(Records shown begins)

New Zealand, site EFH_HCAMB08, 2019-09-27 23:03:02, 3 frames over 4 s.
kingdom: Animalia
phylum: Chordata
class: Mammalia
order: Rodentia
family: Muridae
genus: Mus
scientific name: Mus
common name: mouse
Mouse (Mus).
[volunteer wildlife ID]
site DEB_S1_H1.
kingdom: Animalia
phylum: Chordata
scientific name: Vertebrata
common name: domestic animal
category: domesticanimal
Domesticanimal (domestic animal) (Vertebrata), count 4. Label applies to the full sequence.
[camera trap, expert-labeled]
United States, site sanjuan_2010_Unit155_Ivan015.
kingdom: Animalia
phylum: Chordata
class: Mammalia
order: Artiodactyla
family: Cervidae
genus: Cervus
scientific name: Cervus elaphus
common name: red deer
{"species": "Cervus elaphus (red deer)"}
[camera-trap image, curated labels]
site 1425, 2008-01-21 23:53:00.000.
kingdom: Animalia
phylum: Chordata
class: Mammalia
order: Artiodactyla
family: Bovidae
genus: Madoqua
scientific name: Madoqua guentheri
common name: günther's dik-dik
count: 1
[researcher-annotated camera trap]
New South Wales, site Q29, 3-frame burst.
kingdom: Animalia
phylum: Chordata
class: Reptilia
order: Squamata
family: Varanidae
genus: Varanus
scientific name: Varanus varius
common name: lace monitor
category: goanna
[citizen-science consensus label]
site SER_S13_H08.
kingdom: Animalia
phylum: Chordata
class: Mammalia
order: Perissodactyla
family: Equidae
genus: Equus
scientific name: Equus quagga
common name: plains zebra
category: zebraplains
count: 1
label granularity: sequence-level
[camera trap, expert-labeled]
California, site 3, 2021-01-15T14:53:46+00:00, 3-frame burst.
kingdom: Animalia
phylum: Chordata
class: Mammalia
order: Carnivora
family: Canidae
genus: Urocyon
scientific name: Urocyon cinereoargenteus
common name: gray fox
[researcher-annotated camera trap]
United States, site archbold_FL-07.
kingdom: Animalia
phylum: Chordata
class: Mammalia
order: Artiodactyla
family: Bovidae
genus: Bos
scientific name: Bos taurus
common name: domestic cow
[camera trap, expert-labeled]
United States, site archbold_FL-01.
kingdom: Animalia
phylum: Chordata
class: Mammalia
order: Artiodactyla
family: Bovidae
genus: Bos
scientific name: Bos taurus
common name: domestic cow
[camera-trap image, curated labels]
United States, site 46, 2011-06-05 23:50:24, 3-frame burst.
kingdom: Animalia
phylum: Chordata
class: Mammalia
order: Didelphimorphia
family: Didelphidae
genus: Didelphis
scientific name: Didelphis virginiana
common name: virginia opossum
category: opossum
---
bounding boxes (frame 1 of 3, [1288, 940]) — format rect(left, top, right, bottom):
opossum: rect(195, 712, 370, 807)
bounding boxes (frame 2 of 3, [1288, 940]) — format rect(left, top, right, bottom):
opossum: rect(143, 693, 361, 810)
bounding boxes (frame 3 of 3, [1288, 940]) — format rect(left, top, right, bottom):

(Records shown ends)

● **What to do**
Write each entry out again, exactly as it reads above.

● **Result for this task**
New Zealand, site EFH_HCAMB08, 2019-09-27 23:03:02, 3 frames over 4 s.
kingdom: Animalia
phylum: Chordata
class: Mammalia
order: Rodentia
family: Muridae
genus: Mus
scientific name: Mus
common name: mouse
Mouse (Mus).
[volunteer wildlife ID]
site DEB_S1_H1.
kingdom: Animalia
phylum: Chordata
scientific name: Vertebrata
common name: domestic animal
category: domesticanimal
Domesticanimal (domestic animal) (Vertebrata), count 4. Label applies to the full sequence.
[camera trap, expert-labeled]
United States, site sanjuan_2010_Unit155_Ivan015.
kingdom: Animalia
phylum: Chordata
class: Mammalia
order: Artiodactyla
family: Cervidae
genus: Cervus
scientific name: Cervus elaphus
common name: red deer
{"species": "Cervus elaphus (red deer)"}
[camera-trap image, curated labels]
site 1425, 2008-01-21 23:53:00.000.
kingdom: Animalia
phylum: Chordata
class: Mammalia
order: Artiodactyla
family: Bovidae
genus: Madoqua
scientific name: Madoqua guentheri
common name: günther's dik-dik
count: 1
[researcher-annotated camera trap]
New South Wales, site Q29, 3-frame burst.
kingdom: Animalia
phylum: Chordata
class: Reptilia
order: Squamata
family: Varanidae
genus: Varanus
scientific name: Varanus varius
common name: lace monitor
category: goanna
[citizen-science consensus label]
site SER_S13_H08.
kingdom: Animalia
phylum: Chordata
class: Mammalia
order: Perissodactyla
family: Equidae
genus: Equus
scientific name: Equus quagga
common name: plains zebra
category: zebraplains
count: 1
label granularity: sequence-level
[camera trap, expert-labeled]
California, site 3, 2021-01-15T14:53:46+00:00, 3-frame burst.
kingdom: Animalia
phylum: Chordata
class: Mammalia
order: Carnivora
family: Canidae
genus: Urocyon
scientific name: Urocyon cinereoargenteus
common name: gray fox
[researcher-annotated camera trap]
United States, site archbold_FL-07.
kingdom: Animalia
phylum: Chordata
class: Mammalia
order: Artiodactyla
family: Bovidae
genus: Bos
scientific name: Bos taurus
common name: domestic cow
[camera trap, expert-labeled]
United States, site archbold_FL-01.
kingdom: Animalia
phylum: Chordata
class: Mammalia
order: Artiodactyla
family: Bovidae
genus: Bos
scientific name: Bos taurus
common name: domestic cow
[camera-trap image, curated labels]
United States, site 46, 2011-06-05 23:50:24, 3-frame burst.
kingdom: Animalia
phylum: Chordata
class: Mammalia
order: Didelphimorphia
family: Didelphidae
genus: Didelphis
scientific name: Didelphis virginiana
common name: virginia opossum
category: opossum
---
bounding boxes (frame 1 of 3, [1288, 940]) — format rect(left, top, right, bottom):
opossum: rect(195, 712, 370, 807)
bounding boxes (frame 2 of 3, [1288, 940]) — format rect(left, top, right, bottom):
opossum: rect(143, 693, 361, 810)
bounding boxes (frame 3 of 3, [1288, 940]) — format rect(left, top, right, bottom):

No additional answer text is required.